■『ジェニーの微笑』など名作短編ホラーを生み出した曽祢まさこさん

 繊細で可愛らしい絵柄が印象的な、曽祢まさこさんの短編作品たち。ホラー漫画とは思えないほど美しい登場人物と恐ろしい形相の怪異や狂気に染まった人の表情のギャップ、ゾクッとくるストーリー展開の描き方が素晴らしく、読めば読むほど惹き込まれてしまう。

 たとえば、1981年に『なかよし』に掲載された『ジェニーの微笑』は印象的だった。同作は、人形のように可愛いがわがまま三昧なジェニーが主人公。彼女はある日、自分そっくりな人形「リトルジェニー」をもらう。

 成長につれ顔が美しくなる反面、性格は醜くなるジェニー。
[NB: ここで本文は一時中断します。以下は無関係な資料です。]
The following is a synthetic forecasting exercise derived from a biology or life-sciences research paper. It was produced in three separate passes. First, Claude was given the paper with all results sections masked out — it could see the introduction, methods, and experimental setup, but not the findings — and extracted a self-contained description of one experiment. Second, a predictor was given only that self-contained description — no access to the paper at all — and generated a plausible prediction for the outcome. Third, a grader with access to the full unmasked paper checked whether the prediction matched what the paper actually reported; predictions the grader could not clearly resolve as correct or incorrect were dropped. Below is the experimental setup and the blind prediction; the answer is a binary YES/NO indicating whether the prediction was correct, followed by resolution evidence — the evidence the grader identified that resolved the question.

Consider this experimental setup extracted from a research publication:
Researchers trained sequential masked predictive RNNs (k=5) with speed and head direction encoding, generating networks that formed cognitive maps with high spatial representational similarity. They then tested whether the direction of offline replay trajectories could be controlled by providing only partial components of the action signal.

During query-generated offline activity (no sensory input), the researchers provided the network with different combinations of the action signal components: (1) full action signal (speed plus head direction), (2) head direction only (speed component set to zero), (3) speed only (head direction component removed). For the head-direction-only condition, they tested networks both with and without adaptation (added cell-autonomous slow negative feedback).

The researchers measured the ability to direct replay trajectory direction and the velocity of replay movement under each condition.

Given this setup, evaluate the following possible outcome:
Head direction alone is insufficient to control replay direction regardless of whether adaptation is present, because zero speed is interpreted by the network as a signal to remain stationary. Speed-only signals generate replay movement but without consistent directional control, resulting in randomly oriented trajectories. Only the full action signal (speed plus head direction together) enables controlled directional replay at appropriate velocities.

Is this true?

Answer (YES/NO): NO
自分よりも秀でた才能を持つ人に次々嫌がらせをすると、それに比例して人形の顔もどんどん醜くなっていく。気持ち悪くなったジェニーが人形を火にくべると、自分の顔も人形のように醜くなってしまう……というシニカルなホラー作品だ。

 ほかにも、幼い頃に自分の中に芽生えた憎悪が7年の時を経て怨霊となって目の前に現れ、怪異を引き起こすオカルトゴシックロマン『七年目のかぞえ唄』など、人の心の闇が引き金となって恐怖体験に繋がるストーリーが読み応え抜群だった。

 80年代〜90年代の少女向けホラー漫画は綺麗な絵の作品が多いため、怖い話が苦手な少女たちでも入り込みやすかった。今では希少になってしまった作品も多々あるが、チャンスがあればまたあの頃のゾクゾク感を体験したいものである。